## Selection:
# Integration and Sampling

In this notebook we first investigate sampling random numbers other than uniform, and then use random number sampling to calculate integrals.

## Requirements

We need a random number generator. We could use one of the RNGs implemented in [`rng.ipynb`](rng.ipynb), but instead we will use the default `numpy` RNG. We also need the `math` module and `matplotlib`.

In [None]:
# Import the `numpy` and `math` modules.
import numpy as np
import math

# Import the `matplotlib` module.
import matplotlib.pyplot as plt

# Create an RNG, with a seed of 10.
rng = np.random.default_rng(10)

## Introduction

Typical events produced within the Large Hadron Collider (LHC) from colliding protons have $\mathcal{O}(100)$ or more particles produced. When calculating a cross-section for a two-to-two process we typically only need to integrate over two variables, $\theta$ and $\phi$. A two-to-$n$ process requires integrating over $3n -4$ variables, so a typical LHC event would require integrating over $\mathcal{O}(300)$ variables. This is numerically challenging, at best, and with current technology is just simply not possible. To calcululate LHC events, we can instead factorise the problem into more manageable parts using probabilistic methods. Even still, calculating a perturbative cross-section for a $4$-body final state requires integrating over $8$ variables which is a challenging numerical integration. The bottom line is that performing high dimension integrals quickly and efficiently is a core problem in particle physic, and is very numerically challenging.

However, before we tackle integration with MC, we need to first discuss how we can efficiently sample distributions. In the [`rng.ipynb`](mc/rng.ipynb) notebook, we have hard to make a good generator for uniformly-distributed random variates. In practice, however, the probability distributions of interest are not uniform. Fortunately, uniform random variates can either be transformed into a different distribution or used as part of an accept/reject algorithm that converges to the desired probability distribution. Random variates -- uniform or not -- are also a primary part of the Monte Carlo integration method, so it is worthwhile to know how to transform uniform into complicated.

In this notebook, we only consider continous distributions, but everything that we say can be applied, with some modification, to discrete distributions.

## Analytic Sampling

Analytic, or inverse cumulative distribution function (CDF) sampling allows us to transform a uniform distribution into our target distribution, $f(x)$. However, this is not possible for every $f(x)$. To sample $f(x)$ the following must generally be fulfilled.

1. The sampling of $f(x)$ is bounded, where over this range $f(x)$ is positive.

$$
f(x) \geq 0 \text{ for } x_\min < x < x_\max
$$

2. The integral of $f(x)$ can be calculated.

$$
F(x) = \int \text{d}x\, f(x)

## Provided records:

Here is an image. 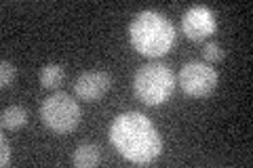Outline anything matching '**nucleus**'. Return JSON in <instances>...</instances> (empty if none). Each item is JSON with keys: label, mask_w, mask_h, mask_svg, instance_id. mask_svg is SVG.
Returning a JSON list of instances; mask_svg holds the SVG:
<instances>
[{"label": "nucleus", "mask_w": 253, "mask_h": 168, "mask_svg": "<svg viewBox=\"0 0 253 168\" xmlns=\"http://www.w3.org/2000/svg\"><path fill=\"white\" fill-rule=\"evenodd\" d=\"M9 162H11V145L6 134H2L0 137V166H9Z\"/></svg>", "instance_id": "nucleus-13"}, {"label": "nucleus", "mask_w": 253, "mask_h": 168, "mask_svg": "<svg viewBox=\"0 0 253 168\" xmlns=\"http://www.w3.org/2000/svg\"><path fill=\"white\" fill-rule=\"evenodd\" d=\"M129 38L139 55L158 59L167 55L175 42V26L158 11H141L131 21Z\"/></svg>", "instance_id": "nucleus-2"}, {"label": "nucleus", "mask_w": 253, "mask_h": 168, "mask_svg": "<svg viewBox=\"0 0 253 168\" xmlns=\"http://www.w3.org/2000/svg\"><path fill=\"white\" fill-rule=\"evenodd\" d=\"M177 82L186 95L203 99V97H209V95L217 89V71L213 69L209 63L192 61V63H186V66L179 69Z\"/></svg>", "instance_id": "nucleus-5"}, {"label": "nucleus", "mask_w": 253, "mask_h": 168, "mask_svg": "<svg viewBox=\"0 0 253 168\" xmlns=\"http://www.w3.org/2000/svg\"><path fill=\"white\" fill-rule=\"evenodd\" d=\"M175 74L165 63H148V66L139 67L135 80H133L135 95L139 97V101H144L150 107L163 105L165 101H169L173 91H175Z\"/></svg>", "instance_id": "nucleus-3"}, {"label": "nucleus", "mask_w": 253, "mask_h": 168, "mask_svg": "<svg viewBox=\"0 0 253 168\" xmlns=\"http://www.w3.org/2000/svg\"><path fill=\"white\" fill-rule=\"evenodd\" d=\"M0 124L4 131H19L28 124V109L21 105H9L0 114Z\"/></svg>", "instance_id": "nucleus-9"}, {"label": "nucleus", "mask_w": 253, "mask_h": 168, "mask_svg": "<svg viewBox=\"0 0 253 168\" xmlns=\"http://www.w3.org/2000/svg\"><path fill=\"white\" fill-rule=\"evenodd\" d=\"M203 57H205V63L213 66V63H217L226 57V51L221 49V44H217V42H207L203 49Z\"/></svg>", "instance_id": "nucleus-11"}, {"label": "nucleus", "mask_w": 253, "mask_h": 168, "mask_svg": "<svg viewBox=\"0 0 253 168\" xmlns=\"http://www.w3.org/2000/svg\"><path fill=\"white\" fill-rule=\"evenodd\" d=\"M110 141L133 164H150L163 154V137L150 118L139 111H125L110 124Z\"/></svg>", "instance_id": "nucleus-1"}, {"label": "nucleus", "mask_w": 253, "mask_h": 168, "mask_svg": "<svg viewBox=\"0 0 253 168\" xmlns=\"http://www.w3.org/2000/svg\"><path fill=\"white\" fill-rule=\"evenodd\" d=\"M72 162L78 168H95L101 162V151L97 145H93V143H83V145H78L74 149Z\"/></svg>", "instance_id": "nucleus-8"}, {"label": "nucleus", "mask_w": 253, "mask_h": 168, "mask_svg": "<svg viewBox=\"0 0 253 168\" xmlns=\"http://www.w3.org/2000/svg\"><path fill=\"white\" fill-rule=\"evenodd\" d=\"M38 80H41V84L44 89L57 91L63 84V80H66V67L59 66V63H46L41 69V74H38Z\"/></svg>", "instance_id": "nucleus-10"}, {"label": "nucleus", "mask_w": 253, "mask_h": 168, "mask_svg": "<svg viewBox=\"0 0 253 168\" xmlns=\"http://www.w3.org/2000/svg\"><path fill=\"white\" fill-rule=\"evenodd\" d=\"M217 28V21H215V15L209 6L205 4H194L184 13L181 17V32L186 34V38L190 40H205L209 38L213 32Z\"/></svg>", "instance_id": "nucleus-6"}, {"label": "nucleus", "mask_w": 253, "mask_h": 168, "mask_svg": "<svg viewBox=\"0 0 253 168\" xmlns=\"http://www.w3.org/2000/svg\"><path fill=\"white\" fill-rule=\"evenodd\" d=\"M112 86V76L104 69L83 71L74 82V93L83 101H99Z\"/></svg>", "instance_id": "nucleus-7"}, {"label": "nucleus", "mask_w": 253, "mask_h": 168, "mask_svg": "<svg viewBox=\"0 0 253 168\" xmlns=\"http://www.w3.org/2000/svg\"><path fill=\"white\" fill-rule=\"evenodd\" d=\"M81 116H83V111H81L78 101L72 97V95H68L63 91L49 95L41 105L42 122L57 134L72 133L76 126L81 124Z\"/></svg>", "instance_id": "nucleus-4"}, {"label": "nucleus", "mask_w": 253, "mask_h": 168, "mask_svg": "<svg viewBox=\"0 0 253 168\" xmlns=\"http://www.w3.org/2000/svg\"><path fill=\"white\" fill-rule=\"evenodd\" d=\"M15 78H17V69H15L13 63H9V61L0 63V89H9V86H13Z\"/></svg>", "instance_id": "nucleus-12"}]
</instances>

## The request:
Do these statements agree with the notebook on integration and sampling? Answer yes or no for each, quoting the words of the text that decide it.
1. The notebook uses the default numpy random number generator instead of one from rng.ipynb.
2. A two-to-two process needs integration over three variables.
3. The random number generator is given a seed of 10.
The records are separate material, unrelated to the text.

## Exercise response:
1. Yes: "but instead we will use the default `numpy` RNG."
2. No: "we typically only need to integrate over two variables"
3. Yes: "Create an RNG, with a seed of 10."